Chinese carmakers surge as sales top 12 million, Suzuki gets a boost from VW
Dec 9th 2009 7:00AM
Updated Dec 9th 2009 7:28AM
Cars were the talk of the town today as the China Association of Automobile Manufacturers announced that this year's car sales have topped 12 million units so far, up more than 30 percent from last year, and that November sales for all vehicles were up 98%. Bloomberg reports that more than 20% of the cars sold have a price tag of around $5,000, putting pressure on carmakers to develop inexpensive, small cars to cater to the Asian market as opposed to the enormous, gas-guzzling SUVs still popular in the U.S.
Today shares in Tianjin FAW Xiali spiked 10% as the company's general manager announced that sales for 2009 were expected to total more than 210,000. The company has just unveiled the new model Xiali N5; a compact "European style" car, and has joined forces with GM. Shares in FAW Car Co, Tianjin's parent company also shot up 8.8%. Other Chinese carmakers also rose: Chongqing Changan Automobile rose 1.8%, SAIC Motor (SAI) added 7.7% and DongFeng (DNFGF) gained 1.4%.
In Japan, news that VW has agreed to purchase 19.9% of Suzuki Motor (SZKMF) was the latest European foray into the Asian car market. Europe's largest automaker hopes the $1.7 billion deal will increase sales in India where auto sales are also rising rapidly. A weak U.S. economy and faltering car sales have prompted carmakers to seek customers in emerging markets. Shares in Suzuki Motor surged 3.5% on today's news.
Also in Japan, Aeon (AEOH) rose 3% after announcing it will sell all of its shares in the unprofitable Talbots clothing chain. Strong words from the company's CEO made it clear that the U.S. market was not expected to yield profits soon. The U.S. clothing chain did not make a profit in eight out of the past 11 quarters, according to Bloomberg.
Japanese banking shares closed lower. Mitsubishi UFJ (MTU) plunged 5.2%, Mizuho Financial (MFG) lost 3% and brokerage company Nomura (NMR) slid 4.8%.
In Hong Kong, Banks led the slide with HSBC (HBC), the most heavily weighted stock on the exchange, dropping 2.6, Standard Chartered (SCBFF) plunging 4.2% and Hang Seng Bank (HSNGY) slipping 2%.

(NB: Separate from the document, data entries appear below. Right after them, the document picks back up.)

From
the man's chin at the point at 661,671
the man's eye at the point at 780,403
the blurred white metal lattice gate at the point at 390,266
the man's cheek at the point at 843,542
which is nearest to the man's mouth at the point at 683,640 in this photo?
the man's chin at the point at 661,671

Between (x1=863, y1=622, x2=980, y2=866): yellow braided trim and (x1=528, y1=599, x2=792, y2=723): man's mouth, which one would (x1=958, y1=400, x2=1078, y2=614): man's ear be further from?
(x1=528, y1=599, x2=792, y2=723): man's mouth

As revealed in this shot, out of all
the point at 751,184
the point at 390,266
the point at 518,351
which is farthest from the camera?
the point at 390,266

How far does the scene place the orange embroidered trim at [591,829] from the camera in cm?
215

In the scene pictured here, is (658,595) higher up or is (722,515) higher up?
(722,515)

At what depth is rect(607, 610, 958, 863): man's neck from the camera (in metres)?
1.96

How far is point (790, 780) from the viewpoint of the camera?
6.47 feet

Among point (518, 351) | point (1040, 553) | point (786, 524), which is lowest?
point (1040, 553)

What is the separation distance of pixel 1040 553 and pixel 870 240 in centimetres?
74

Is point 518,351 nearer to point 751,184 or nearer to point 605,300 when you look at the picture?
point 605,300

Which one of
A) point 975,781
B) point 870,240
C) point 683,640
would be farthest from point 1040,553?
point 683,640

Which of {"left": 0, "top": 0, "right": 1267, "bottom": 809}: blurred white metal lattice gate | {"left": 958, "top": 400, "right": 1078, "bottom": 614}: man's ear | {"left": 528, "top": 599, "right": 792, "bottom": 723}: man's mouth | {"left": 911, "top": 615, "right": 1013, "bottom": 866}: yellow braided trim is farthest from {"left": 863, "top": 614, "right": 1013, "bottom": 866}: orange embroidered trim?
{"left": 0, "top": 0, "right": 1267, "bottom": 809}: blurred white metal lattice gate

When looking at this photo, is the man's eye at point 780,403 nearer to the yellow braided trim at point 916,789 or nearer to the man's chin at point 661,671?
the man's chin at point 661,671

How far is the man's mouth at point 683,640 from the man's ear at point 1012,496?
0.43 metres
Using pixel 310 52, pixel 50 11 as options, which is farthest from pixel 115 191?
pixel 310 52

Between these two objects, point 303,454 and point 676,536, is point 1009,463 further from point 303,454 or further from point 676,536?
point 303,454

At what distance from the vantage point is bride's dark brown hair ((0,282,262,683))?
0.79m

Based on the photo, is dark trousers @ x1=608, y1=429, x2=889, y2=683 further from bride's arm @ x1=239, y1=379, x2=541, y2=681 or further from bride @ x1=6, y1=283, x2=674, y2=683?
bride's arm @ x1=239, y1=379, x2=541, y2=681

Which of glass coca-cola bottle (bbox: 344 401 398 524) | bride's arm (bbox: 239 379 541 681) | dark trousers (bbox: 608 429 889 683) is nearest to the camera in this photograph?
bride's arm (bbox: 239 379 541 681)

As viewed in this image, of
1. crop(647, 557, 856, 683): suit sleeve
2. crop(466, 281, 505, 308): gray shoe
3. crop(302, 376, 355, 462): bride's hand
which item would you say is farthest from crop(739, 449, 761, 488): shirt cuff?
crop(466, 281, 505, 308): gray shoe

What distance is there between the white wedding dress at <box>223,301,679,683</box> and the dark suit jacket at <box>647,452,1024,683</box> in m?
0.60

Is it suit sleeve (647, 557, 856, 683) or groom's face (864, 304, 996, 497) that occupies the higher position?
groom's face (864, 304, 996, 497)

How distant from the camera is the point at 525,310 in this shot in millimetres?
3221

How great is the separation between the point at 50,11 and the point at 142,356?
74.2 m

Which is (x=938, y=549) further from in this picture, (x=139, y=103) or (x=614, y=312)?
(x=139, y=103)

Hong Kong real estate shares fell today after China unveiled new plans to curb purchases by property speculators. Developers continued to assert that there is no property bubble in the territory and that prices will climb 10% in the upcoming year. But investors are growing skeptical; shares in Country Garden Holdings (CTRYF), owned by China's richest woman, plunged 4.5%, China Overseas Properties dived 3.1%, Hang Lung (HLPPY) fell 0.7% and Henderson Land (HLDVF) fell 0.6%. Overall, Asian investors had a bumpy ride today.